--- DATA PROVIDED ---

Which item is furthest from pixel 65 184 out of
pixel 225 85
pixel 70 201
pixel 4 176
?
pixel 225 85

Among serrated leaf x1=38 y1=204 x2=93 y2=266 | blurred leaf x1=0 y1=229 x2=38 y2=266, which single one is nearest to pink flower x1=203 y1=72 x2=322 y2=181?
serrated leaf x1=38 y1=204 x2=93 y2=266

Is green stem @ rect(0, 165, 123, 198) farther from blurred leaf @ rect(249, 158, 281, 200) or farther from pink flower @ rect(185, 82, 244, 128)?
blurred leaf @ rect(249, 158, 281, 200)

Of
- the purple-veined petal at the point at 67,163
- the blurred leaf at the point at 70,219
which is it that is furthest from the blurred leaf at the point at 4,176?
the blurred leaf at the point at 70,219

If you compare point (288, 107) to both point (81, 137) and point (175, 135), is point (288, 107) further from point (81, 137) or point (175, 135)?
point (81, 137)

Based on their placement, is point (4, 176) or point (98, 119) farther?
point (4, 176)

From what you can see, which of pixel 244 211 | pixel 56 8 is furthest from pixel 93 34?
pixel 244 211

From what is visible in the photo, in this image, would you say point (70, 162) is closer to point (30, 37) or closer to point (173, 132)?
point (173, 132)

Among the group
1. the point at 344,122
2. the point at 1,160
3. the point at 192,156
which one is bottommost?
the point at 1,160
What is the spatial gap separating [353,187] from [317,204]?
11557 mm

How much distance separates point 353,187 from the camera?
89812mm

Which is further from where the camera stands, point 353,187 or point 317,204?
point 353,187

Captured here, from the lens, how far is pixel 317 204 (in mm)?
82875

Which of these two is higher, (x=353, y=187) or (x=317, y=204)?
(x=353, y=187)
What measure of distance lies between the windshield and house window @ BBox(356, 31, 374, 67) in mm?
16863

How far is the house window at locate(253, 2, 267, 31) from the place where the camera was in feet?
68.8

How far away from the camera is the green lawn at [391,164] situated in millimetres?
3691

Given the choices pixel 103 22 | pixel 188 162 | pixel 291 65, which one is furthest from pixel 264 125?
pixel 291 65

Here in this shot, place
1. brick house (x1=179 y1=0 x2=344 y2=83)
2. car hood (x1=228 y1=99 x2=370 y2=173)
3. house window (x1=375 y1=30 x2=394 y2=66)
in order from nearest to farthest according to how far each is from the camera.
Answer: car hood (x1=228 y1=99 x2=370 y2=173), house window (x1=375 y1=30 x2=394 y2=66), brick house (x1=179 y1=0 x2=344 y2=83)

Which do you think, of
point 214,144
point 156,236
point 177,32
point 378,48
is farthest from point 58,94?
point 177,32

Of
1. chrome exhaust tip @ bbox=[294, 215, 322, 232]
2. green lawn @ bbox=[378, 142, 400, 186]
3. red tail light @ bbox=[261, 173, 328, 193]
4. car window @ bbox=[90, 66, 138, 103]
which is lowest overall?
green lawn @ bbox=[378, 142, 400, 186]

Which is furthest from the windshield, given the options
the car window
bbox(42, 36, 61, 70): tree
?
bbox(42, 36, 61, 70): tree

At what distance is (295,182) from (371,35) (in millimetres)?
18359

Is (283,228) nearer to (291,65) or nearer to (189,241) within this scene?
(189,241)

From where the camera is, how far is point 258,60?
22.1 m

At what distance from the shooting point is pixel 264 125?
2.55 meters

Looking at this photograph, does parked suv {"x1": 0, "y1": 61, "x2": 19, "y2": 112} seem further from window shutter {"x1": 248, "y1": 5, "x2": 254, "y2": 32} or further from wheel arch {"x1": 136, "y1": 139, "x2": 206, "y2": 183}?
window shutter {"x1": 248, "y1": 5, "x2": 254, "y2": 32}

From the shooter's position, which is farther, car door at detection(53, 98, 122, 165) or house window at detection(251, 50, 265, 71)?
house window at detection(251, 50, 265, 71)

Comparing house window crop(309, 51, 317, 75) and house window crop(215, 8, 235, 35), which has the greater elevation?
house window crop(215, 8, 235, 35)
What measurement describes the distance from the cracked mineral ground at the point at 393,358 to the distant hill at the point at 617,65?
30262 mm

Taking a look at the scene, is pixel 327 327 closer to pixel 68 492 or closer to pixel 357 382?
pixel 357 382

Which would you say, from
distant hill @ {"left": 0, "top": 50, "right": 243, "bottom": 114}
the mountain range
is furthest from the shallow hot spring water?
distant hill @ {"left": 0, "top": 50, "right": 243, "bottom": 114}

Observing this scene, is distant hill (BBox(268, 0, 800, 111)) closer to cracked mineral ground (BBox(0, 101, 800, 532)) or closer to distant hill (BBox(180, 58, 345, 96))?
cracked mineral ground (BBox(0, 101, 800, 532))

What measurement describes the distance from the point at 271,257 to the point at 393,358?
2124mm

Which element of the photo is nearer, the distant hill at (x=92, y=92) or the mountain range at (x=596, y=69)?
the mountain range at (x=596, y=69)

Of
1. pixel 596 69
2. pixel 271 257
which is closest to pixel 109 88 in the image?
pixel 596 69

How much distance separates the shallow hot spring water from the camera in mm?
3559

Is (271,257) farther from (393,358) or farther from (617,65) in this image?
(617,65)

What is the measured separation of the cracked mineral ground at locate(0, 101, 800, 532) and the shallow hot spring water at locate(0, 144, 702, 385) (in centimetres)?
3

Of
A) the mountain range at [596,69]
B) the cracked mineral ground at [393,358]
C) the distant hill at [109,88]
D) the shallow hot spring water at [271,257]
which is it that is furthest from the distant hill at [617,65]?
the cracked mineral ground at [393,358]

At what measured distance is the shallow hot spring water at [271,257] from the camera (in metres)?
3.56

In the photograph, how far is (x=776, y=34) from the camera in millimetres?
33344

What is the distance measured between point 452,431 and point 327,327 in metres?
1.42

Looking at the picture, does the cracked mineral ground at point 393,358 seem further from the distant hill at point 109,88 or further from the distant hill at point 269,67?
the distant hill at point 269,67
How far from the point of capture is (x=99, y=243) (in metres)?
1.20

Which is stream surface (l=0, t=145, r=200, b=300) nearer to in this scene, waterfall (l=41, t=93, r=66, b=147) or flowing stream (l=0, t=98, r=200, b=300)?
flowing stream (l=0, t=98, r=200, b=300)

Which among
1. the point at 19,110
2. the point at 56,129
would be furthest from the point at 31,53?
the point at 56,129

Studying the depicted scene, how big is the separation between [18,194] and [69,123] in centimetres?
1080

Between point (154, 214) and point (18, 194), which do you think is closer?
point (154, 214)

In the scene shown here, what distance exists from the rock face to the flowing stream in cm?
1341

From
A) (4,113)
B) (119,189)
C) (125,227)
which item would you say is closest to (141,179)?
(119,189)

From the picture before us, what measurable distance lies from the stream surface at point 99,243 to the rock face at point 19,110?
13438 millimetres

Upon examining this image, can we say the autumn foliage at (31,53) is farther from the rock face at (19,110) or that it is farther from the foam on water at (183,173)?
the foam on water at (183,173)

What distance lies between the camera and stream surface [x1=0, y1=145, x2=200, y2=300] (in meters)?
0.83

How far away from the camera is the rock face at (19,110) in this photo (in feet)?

---

Exactly reproduce every line found in the records.

CORRECT RESPONSE:
Which item is furthest from pixel 65 184 out of
pixel 225 85
pixel 70 201
pixel 4 176
?
pixel 225 85

Among serrated leaf x1=38 y1=204 x2=93 y2=266 | blurred leaf x1=0 y1=229 x2=38 y2=266, which single one is nearest to pink flower x1=203 y1=72 x2=322 y2=181?
serrated leaf x1=38 y1=204 x2=93 y2=266

Is green stem @ rect(0, 165, 123, 198) farther from blurred leaf @ rect(249, 158, 281, 200) or farther from pink flower @ rect(185, 82, 244, 128)?
blurred leaf @ rect(249, 158, 281, 200)

Of
- the purple-veined petal at the point at 67,163
- the blurred leaf at the point at 70,219
which is it that is furthest from the blurred leaf at the point at 4,176?
the blurred leaf at the point at 70,219

If you compare point (288, 107) to both point (81, 137) and point (175, 135), is point (288, 107) further from point (81, 137) or point (175, 135)?
point (81, 137)

Based on their placement, is point (4, 176) or point (98, 119) farther?
point (4, 176)

From what you can see, which of pixel 244 211 | pixel 56 8 is furthest from pixel 93 34?
pixel 244 211

From what is visible in the photo, in this image, would you say point (70, 162) is closer to point (30, 37) or closer to point (173, 132)?
point (173, 132)

Among the group
1. the point at 344,122
2. the point at 1,160
3. the point at 192,156
which one is bottommost?
the point at 1,160
What is the spatial gap separating [353,187] from [317,204]?
11557 mm

How much distance separates point 353,187 from the camera?
89812mm

Which is further from where the camera stands, point 353,187 or point 317,204?
point 353,187

Captured here, from the lens, how far is pixel 317 204 (in mm)?
82875

Which of these two is higher, (x=353, y=187) or (x=317, y=204)?
(x=353, y=187)
What measure of distance lies between the windshield and house window @ BBox(356, 31, 374, 67) in mm?
16863

How far is the house window at locate(253, 2, 267, 31) from the place where the camera was in feet?
68.8

How far away from the camera is the green lawn at [391,164] situated in millimetres?
3691

Given the choices pixel 103 22 | pixel 188 162 | pixel 291 65, which one is furthest from pixel 264 125?
pixel 291 65

Here in this shot, place
1. brick house (x1=179 y1=0 x2=344 y2=83)
2. car hood (x1=228 y1=99 x2=370 y2=173)
3. house window (x1=375 y1=30 x2=394 y2=66)
in order from nearest to farthest according to how far each is from the camera.
Answer: car hood (x1=228 y1=99 x2=370 y2=173), house window (x1=375 y1=30 x2=394 y2=66), brick house (x1=179 y1=0 x2=344 y2=83)

Which do you think, of
point 214,144
point 156,236
point 177,32
point 378,48
is farthest from point 58,94?
point 177,32

Of
1. chrome exhaust tip @ bbox=[294, 215, 322, 232]
2. green lawn @ bbox=[378, 142, 400, 186]
3. red tail light @ bbox=[261, 173, 328, 193]
4. car window @ bbox=[90, 66, 138, 103]
which is lowest overall?
green lawn @ bbox=[378, 142, 400, 186]

Which is furthest from the windshield, given the options
the car window
bbox(42, 36, 61, 70): tree
?
bbox(42, 36, 61, 70): tree

At what distance is (295,182) from (371,35) (in millimetres)?
18359

Is (283,228) nearer to (291,65) or nearer to (189,241) within this scene?
(189,241)

From where the camera is, how far is point 258,60?
22.1 m

At what distance from the shooting point is pixel 264 125?
2.55 meters

Looking at this photograph, does parked suv {"x1": 0, "y1": 61, "x2": 19, "y2": 112} seem further from window shutter {"x1": 248, "y1": 5, "x2": 254, "y2": 32} or further from wheel arch {"x1": 136, "y1": 139, "x2": 206, "y2": 183}?
window shutter {"x1": 248, "y1": 5, "x2": 254, "y2": 32}

From the shooter's position, which is farther, car door at detection(53, 98, 122, 165) or house window at detection(251, 50, 265, 71)?
house window at detection(251, 50, 265, 71)

Comparing house window crop(309, 51, 317, 75) and house window crop(215, 8, 235, 35), which has the greater elevation?
house window crop(215, 8, 235, 35)
What measurement describes the distance from the cracked mineral ground at the point at 393,358 to the distant hill at the point at 617,65?
30262 mm

Taking a look at the scene, is pixel 327 327 closer to pixel 68 492 or closer to pixel 357 382?
pixel 357 382

Which would you say, from
distant hill @ {"left": 0, "top": 50, "right": 243, "bottom": 114}
the mountain range
is furthest from the shallow hot spring water?
distant hill @ {"left": 0, "top": 50, "right": 243, "bottom": 114}

Observing this scene, is distant hill (BBox(268, 0, 800, 111)) closer to cracked mineral ground (BBox(0, 101, 800, 532)) or closer to distant hill (BBox(180, 58, 345, 96))?
cracked mineral ground (BBox(0, 101, 800, 532))

What measurement describes the distance from the point at 271,257 to the point at 393,358?
2124mm

Which element of the photo is nearer, the distant hill at (x=92, y=92) or the mountain range at (x=596, y=69)?
the mountain range at (x=596, y=69)

Of
1. pixel 596 69
2. pixel 271 257
which is closest to pixel 109 88 in the image?
pixel 596 69

How much distance separates the shallow hot spring water from the camera in mm?
3559

Is (271,257) farther from (393,358) or farther from (617,65) in this image?
(617,65)

What is the measured separation of the cracked mineral ground at locate(0, 101, 800, 532) and the shallow hot spring water at locate(0, 144, 702, 385) (in centimetres)?
3

Of
A) the mountain range at [596,69]
B) the cracked mineral ground at [393,358]
C) the distant hill at [109,88]
D) the shallow hot spring water at [271,257]
which is it that is furthest from the distant hill at [617,65]?
the cracked mineral ground at [393,358]

At what measured distance is the shallow hot spring water at [271,257] from the camera (in metres)?
3.56

In the photograph, how far is (x=776, y=34) from the camera in millimetres?
33344

What is the distance measured between point 452,431 and point 327,327 in metres?
1.42

Looking at the picture, does the cracked mineral ground at point 393,358 seem further from the distant hill at point 109,88 or further from the distant hill at point 269,67?
the distant hill at point 269,67
How far from the point of capture is (x=99, y=243) (in metres)?
1.20

Which is stream surface (l=0, t=145, r=200, b=300) nearer to in this scene, waterfall (l=41, t=93, r=66, b=147) or flowing stream (l=0, t=98, r=200, b=300)?
flowing stream (l=0, t=98, r=200, b=300)

Which among
1. the point at 19,110
2. the point at 56,129
would be furthest from the point at 31,53?
the point at 56,129

Studying the depicted scene, how big is the separation between [18,194] and [69,123] in centimetres?
1080

Between point (154, 214) and point (18, 194), which do you think is closer?
point (154, 214)

In the scene shown here, what distance exists from the rock face to the flowing stream in cm?
1341

From
A) (4,113)
B) (119,189)
C) (125,227)
which item would you say is closest to (141,179)?
(119,189)

From the picture before us, what measurable distance lies from the stream surface at point 99,243 to the rock face at point 19,110?
13438 millimetres

Upon examining this image, can we say the autumn foliage at (31,53) is farther from the rock face at (19,110) or that it is farther from the foam on water at (183,173)?
the foam on water at (183,173)

What distance lies between the camera and stream surface [x1=0, y1=145, x2=200, y2=300] (in meters)?
0.83

How far away from the camera is the rock face at (19,110) in this photo (in feet)?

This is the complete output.